KAMPALA, Uganda—Five Pakistanis have been arrested in Uganda’s western oil region, police said Tuesday, just two weeks ahead of the second anniversary of deadly terror attacks in the capital Kampala.

Ugandan police spokeswoman Judith Nabakoba said that the five men were arrested Sunday in the district of Ntoroki after they crossed the border from the Democratic Republic of Congo. In the Congo, they had allegedly met with Allied Democratic Forces, a group of Ugandan rebels formed in the mid-1990s to overthrow the government and establish an Islamic state.

“They were arrested after they crossed into Uganda with a Congolese guide,” Ms. Nabakoba said “They are suspected to be involved in terrorism but we are still interrogating them.”

Following the arrests, Ugandan police issued a terror alert, warning that militants could target Ugandan fans watching games of the European soccer championship. The warning carried echoes of attacks in Kampala that came as fans watched the finals of the 2010 World Cup. The Somali militant group al Shabab, which is allied with al Qaeda, claimed responsibility for those attacks that left more than 80 people dead.

Police said the five men arrested on Sunday had explained they were traversing the country to spread Islam. Their identities haven’t been released.

Bony Katatumba, consul general at the Pakistan Consulate in Uganda, said he was still waiting for a formal notification from the police about the charges the men face. There are some 5,000 Pakistanis in Uganda, he added, engaged in a number of businesses, from car dealerships to pharmaceuticals.

“I have heard about the arrests, but the police is yet to furnish me with the details,” said Mr. Katatumba.

A spokesman in Islamabad for Pakistan’s foreign ministry couldn’t immediately be reached for comment.

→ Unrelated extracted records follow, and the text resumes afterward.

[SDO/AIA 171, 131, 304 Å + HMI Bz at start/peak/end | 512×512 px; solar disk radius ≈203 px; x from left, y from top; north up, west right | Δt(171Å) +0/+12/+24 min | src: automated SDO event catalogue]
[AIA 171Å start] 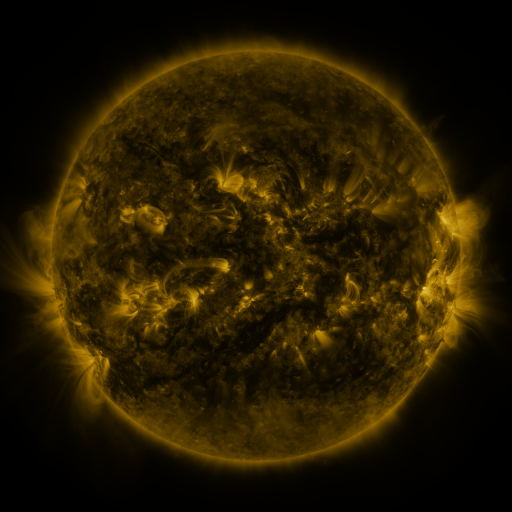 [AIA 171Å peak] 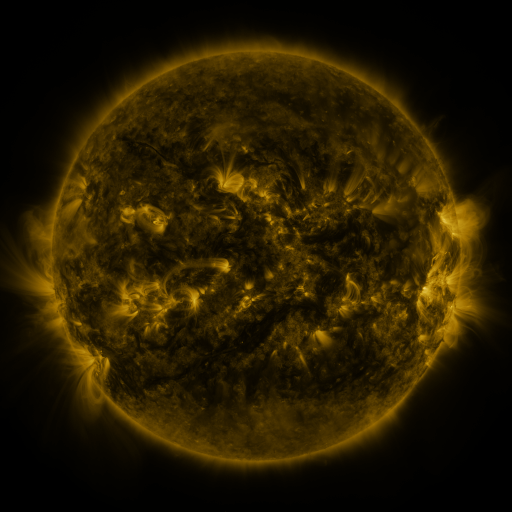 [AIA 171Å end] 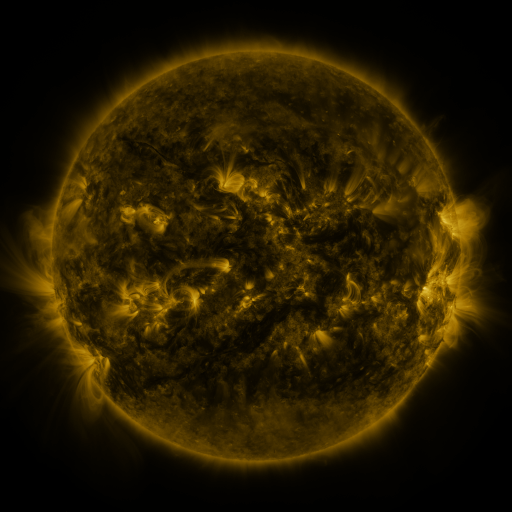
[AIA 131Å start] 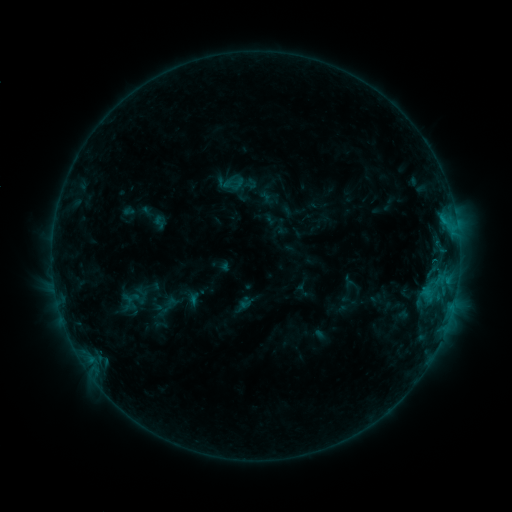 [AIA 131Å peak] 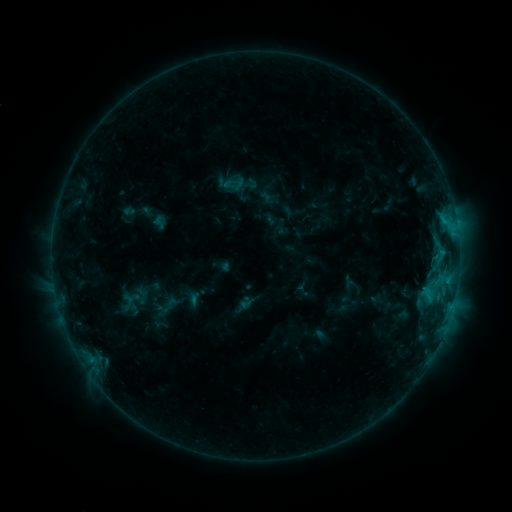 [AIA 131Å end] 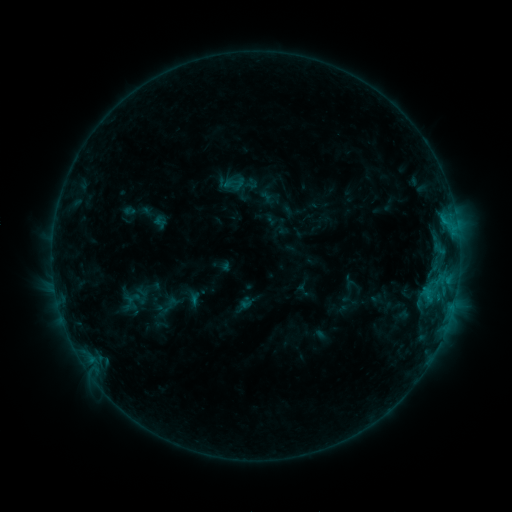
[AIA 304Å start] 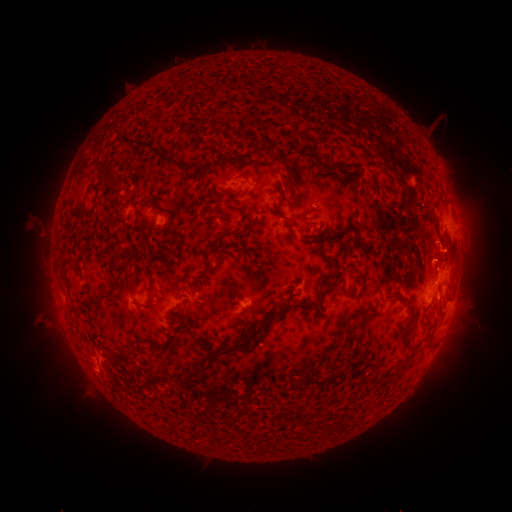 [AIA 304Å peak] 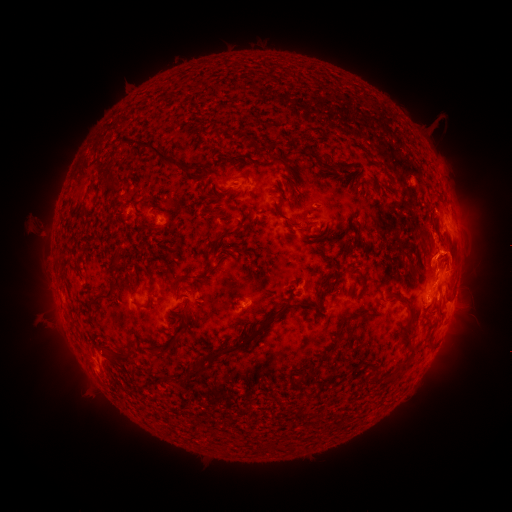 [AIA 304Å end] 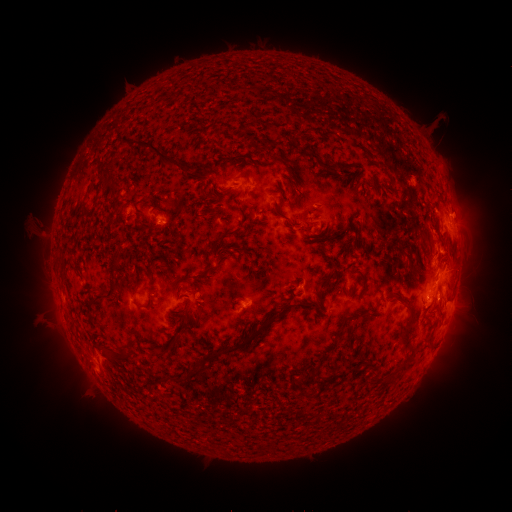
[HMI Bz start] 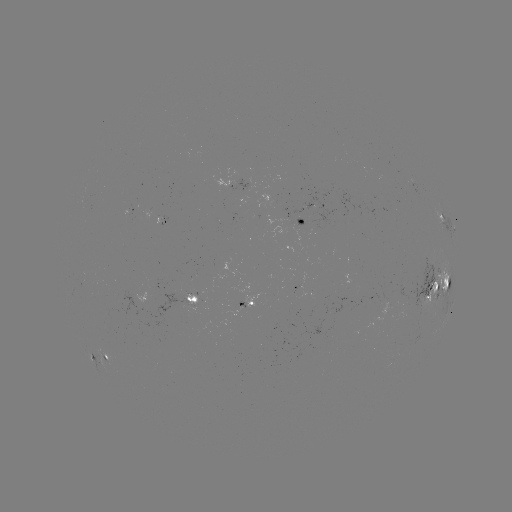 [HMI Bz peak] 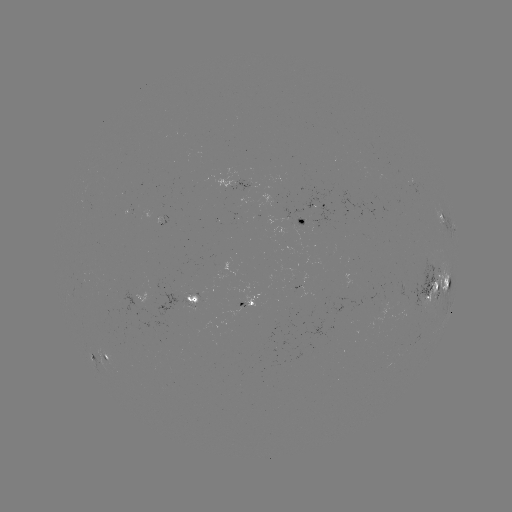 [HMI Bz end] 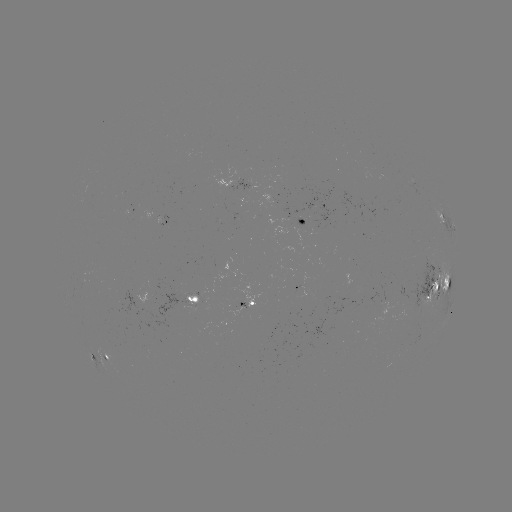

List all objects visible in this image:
eruption: (459, 251)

Ugandan intelligence officials believe the Islamic fighters that make up the ADF have regrouped in Eastern Congo after they were driven from Uganda in 2004. In March, the Ugandan army said the ADF had set up three camps in Congo’s North Kivu province, some 18 miles (30 kilometers) from the Ugandan border, near where oil exploration companies have discovered some 1.5 billion barrels of oil.

The ADF orchestrated a string of deadly bomb attacks in Uganda in the late 1990s, targeting mainly taxis, public buildings and markets. Ugandan intelligence officials say that the group, which was largely supported by the Somali government in the 1990s, is also closely linked to al Qaeda.

That threat, coupled with a spate of terror attacks in neighboring Kenya, has put Uganda security forces on high alert.